Cela avait commencé fort dès le début de l’année avec l’affaire « fail0verflow« , du nom du collectif de hackers ayant fait tomber la sécurité de la PS3, la seule encore inviolée de sa génération.
Au lieu de modifier la console, ces derniers avaient tout simplement décrypté la clef privée d’authentification des jeux utilisée par Sony. Avec une petite manipulation, on pouvait alors faire reconnaître à la console n’importe quel programme ou copie de jeu. Et impossible pour Sony de changer cette clef, sous peine de rendre tous les jeux PS3 vendus jusqu’alors inutilisables. Une impasse qui sonnait le début des ennuis pour le constructeur.
Second volet, avec le célèbre GeoHot, une des figures de la scène jailbreak de l’iPhone. Moins d’un mois après l’affaire fail0verflow, il annonce avoir hacké la console « par curiosité » et par envie d’ouvrir un système fermé. Cela aurait pu être un nouveau camouflet pour Sony, mais le constructeur, sûrement sur les nerfs, à emprunté en réaction la voie brutale.
Attaquant en justice GeoHot et un second hacker, elle a également forcé des décisions de justice pour obtenir les IP des personnes ayant commenté les vidéos ou les posts de GeoHot, ou téléchargé son jailbreak. Une manoeuvre spectaculaire mais maladroite: en effet, la collecte de ces données ne prouve en rien que ces personnes se trouvent dans l’illégalité.
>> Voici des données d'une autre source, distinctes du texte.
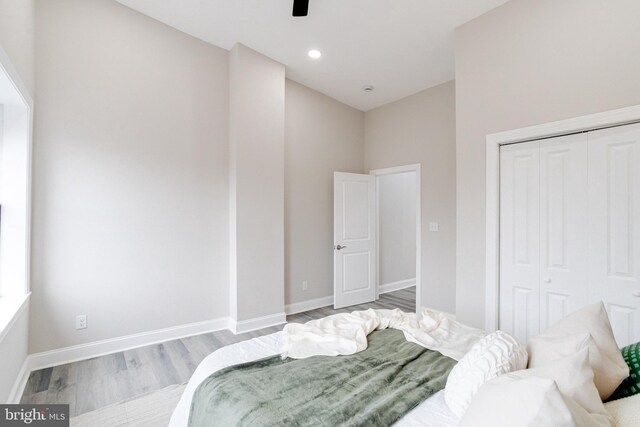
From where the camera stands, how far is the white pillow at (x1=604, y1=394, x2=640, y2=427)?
2.72ft

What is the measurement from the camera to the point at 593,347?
1069 mm

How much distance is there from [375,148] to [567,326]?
4.04 metres

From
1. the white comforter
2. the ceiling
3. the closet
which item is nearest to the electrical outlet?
the white comforter

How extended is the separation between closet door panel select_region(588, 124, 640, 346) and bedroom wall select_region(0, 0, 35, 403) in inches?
155

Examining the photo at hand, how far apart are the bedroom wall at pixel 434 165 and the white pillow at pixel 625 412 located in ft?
10.3

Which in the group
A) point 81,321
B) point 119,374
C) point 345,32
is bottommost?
point 119,374

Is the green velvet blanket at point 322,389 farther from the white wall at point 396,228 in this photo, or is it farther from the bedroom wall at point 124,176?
the white wall at point 396,228

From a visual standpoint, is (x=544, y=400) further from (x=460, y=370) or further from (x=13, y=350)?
(x=13, y=350)

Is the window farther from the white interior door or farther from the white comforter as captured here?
the white interior door

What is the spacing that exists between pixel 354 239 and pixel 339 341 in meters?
3.07

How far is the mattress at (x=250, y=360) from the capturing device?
117 centimetres

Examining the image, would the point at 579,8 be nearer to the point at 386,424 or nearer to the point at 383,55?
the point at 383,55

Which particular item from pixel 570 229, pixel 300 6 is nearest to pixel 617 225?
pixel 570 229

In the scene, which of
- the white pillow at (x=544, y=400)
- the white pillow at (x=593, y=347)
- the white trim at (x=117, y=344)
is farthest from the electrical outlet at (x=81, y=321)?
the white pillow at (x=593, y=347)
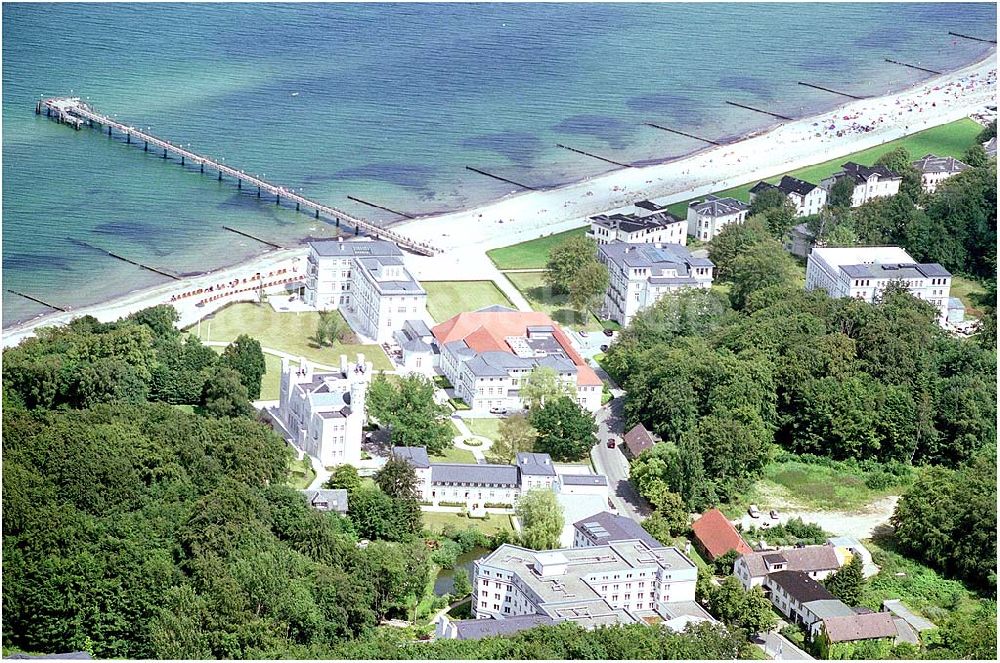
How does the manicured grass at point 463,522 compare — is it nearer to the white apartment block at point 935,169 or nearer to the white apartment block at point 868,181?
the white apartment block at point 868,181

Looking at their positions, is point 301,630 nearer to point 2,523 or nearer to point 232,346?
point 2,523

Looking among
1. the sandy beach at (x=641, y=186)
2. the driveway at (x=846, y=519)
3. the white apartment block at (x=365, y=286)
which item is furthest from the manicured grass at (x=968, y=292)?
the white apartment block at (x=365, y=286)

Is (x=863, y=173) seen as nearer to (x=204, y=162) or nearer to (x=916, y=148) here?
(x=916, y=148)

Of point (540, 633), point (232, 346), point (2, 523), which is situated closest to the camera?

Par contre, Sony s’est mis des milliers de gamers, internautes et hackers à dos en lançant cette chasse aux sorcières aveugle et aggressive, le mythe du gentil hacker contre la méchante multinationale ne les aidant également pas.
Le piratage historique du PSN et de Qriocity s’ils ne semblent finalement pas liés aux représailles d’Anonymous sur l’affaire Geohot, représentent la goutte d’eau qui pourrait faire déborder le vase et ce, pour plusieurs raisons.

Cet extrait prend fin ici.